When somebody says something that makes you angry and you wish they would go away, please look deeply with the eyes of impermanence. If he or she were gone, what would you really feel? Would you be happy or would you weep? Practicing this insight can be very helpful. There is a gatha, or poem, we can use to help us:
Angry in the ultimate dimension I close my eyes and look deeply. Three hundred years from now Where will you be and where shall I be?
When we are angry, what do we usually do? We shout, scream, and try to blame someone else for our problems. But looking at anger with the eyes of impermanence, we can stop and breathe. Angry at each other in the ultimate dimension, we close our eyes and look deeply. We try to see three hundred years into the future. What will you be like? What will I be like? Where will you be? Where will I be? We need only to breathe in and out, look at our future and at the other person’s future. We do not need to look as far as three hundred years. It could be fifty or sixty years from now when we have both passed away.
Looking at the future, we see that the other person is very precious to us. When we know we can lose them at any moment, we are no longer angry. We want to embrace her or him and say, “How wonderful, you are still alive. I am so happy. How could I be angry with you? Both of us have to die someday and while we are still alive and together it is foolish to be angry at each other.”
The reason we are foolish enough to make ourselves suffer and make the other person suffer is we forget that we and the other person are impermanent. Someday when we die we will lose all our possessions, our power, our family, everything. Our freedom, peace and joy in the present moment is the most important thing we have. But without an awakened understanding of impermanence it is not possible to be happy.
Some people do not even want to look at a person when they are alive, but when they die they write eloquent obituaries and make offerings of flowers. But at that point the person has died and cannot smell the fragrance of the flowers anymore. If we really understood and remembered that life was impermanent, we would do everything we could to make the other person happy right here and right now. If we spend twenty-four hours being angry at our beloved, it is because we are ignorant of impermanence.
In the ultimate dimension, anger does not exist.

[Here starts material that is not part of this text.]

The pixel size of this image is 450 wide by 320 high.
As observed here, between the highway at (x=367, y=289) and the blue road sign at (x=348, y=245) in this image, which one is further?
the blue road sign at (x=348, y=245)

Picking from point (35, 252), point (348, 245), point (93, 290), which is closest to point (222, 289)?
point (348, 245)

“Angry in the ultimate dimension/I close my eyes.” I close my eyes in order to practice visualization of my beloved one hundred or three hundred years from now. When you visualize yourself and your beloved in three hundred years’ time, you just feel so happy that you are alive today and that your dearest is alive today. You open your eyes and all your anger has gone. You open your arms to embrace the other person and you practice: “Breathing in you are alive, breathing out I am so happy.”

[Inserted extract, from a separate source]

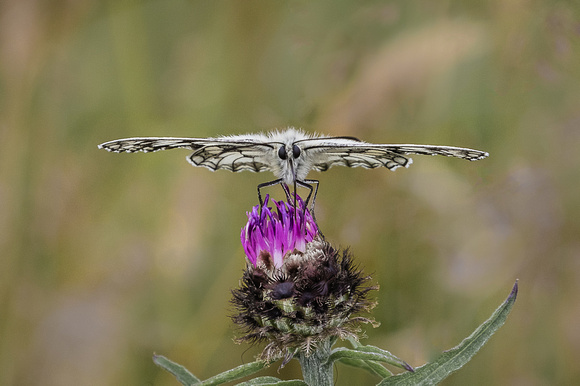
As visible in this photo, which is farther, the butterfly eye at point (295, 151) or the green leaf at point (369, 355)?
the butterfly eye at point (295, 151)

When you close your eyes to visualize yourself and the other person in three hundred years’ time, you are practicing the meditation on impermanence. In the ultimate dimension, anger does not exist.
Hatred is also impermanent. Although we may be consumed with hatred at this moment, if we know that hatred is impermanent we can do something to change it. A practitioner can take resentment and hatred and help it to disappear. Just like with anger, we close our eyes and think: where will we be in three hundred years? With the understanding of hatred in the ultimate dimension, it can evaporate in an instant.